A new client handed me a removable hard drive with several gigabytes of files that were recovered from a server that crashed/failed years ago. The files have generic/random names and no extensions. The client wants any/all Excel files from the device copied onto a different device and wants to know the authors of each Excel file.

 

I would like to put together a PS script that opens each file on this device to see if it is an Excel file, and if so, copy it to another location and append an extension to the filename, either XLS or XLSX. I would also like the script to output a CSV with the results of each file checked (i.e. full path of file checked, yes/no for Excel validation, and if Excel validated then last modified by person, etc.).

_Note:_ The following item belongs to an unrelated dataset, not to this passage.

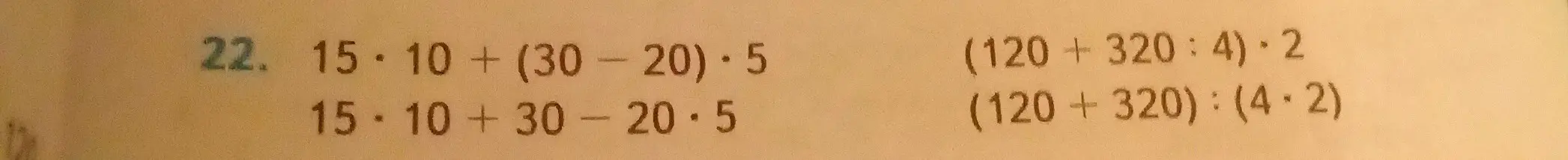 Реши примеры: 15⋅10 + (30-20)⋅5, 15-10+30-20⋅5, (120+320:4)⋅2, (120+320):(4⋅2)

I suspect there are also Word files, PowerPoint files, and PDFs, but the client doesn't care about any of those (yet?). So, I'm thinking it would be a bonus if the PS script also identified and handled these in the same manner.

 

Thoughts on best way to handle this would be appreciated.

3 Replies
I said either XLS or XLSX but should have been more specific. The owner of the files believes that there's a mix of the older XLS format and the XLSX format, so ideally, the script would identify them and append the appropriate suffix accordingly.

@KevinSawyer 

I created a script for you, did some quick test and it seemed to work but only for XLSX files. XLSX files are in fact archive files so you can open them for example whit 7-zip or even better whit powershell. I will use this possibility to check if there is a specific folder (named xl) inside the (archive)file. If the folder is inside the archive I know pretty sure that we are dealing with an XLSX file. Use this script whit conscience  and first whit a small subset of your data. Use this script at your own risk. The script does the following:

 

Checks (recursively) if there are without extension in the sourcefolder. In sequence copy the files to the processfolder and add the .zip extension. Then expand the archive to the archive folder and check if a folder named xl is there. If it’s there I set type to XLSX, if not I set type to unknow and if the file is to large I set type to file_to_big. Then I add the results to the outputarray and convert that array to a nice CSV output. Hopefully you can use this CSV to plan your next move!

 

Once again be careful using this script. Hope it’s useful to you! Take care!

 

Grtz, Manfred de Laat

 

The script: 

# Use script whit caution!

# Variables
$sourcefolder = "c:\temp"
$processfolder = "c:\temp\process"
$maxfilesize = "50000" # 50 MB


# Get all files in $sourcefolder (and subfolders), whitout extension
$items = Get-ChildItem -Path $sourcefolder -File  | ?{$_.Extension -eq ""}
$outputarray = @()
foreach($item in $items){
    # Create and/or use the processfolder
    if(-NOT(Test-Path $processfolder)){
        New-Item -Path $processfolder -ItemType Directory | Out-Null
    }

    # Create Archive folder to extract possible XLSX file
    $archivefolder = ($processfolder + "\archive")    
    New-Item -ItemType Directory $archivefolder | Out-Null
    
    if($item.LinkType -lt $maxfilesize){
        # Copy and Extract file
        $target = ($processfolder + "\" + $item.BaseName + ".zip")  
        Copy-Item $item.FullName $target
        Expand-Archive $target -DestinationPath $archivefolder -ErrorAction SilentlyContinue
    
        # Check if Archive folder contains a childfolder named "xl"
        if(Test-Path ($archivefolder + "\xl")){
            $type = "XLSX"
        } else {
            $type = "unknown"
        }
    } else {
        $type = "file_to_large"
    }
    $outputarray += New-Object PSOBJECT -Property @{Name = $item.FullName; Type = $type}
    Remove-Item $target -Force
    Remove-Item $archivefolder -Recurse -Force
}
Remove-Item $processfolder -Recurse -Force
$outputarray | ConvertTo-Csv -NoTypeInformation

 

@KevinSawyer How are things going? Did the solution work?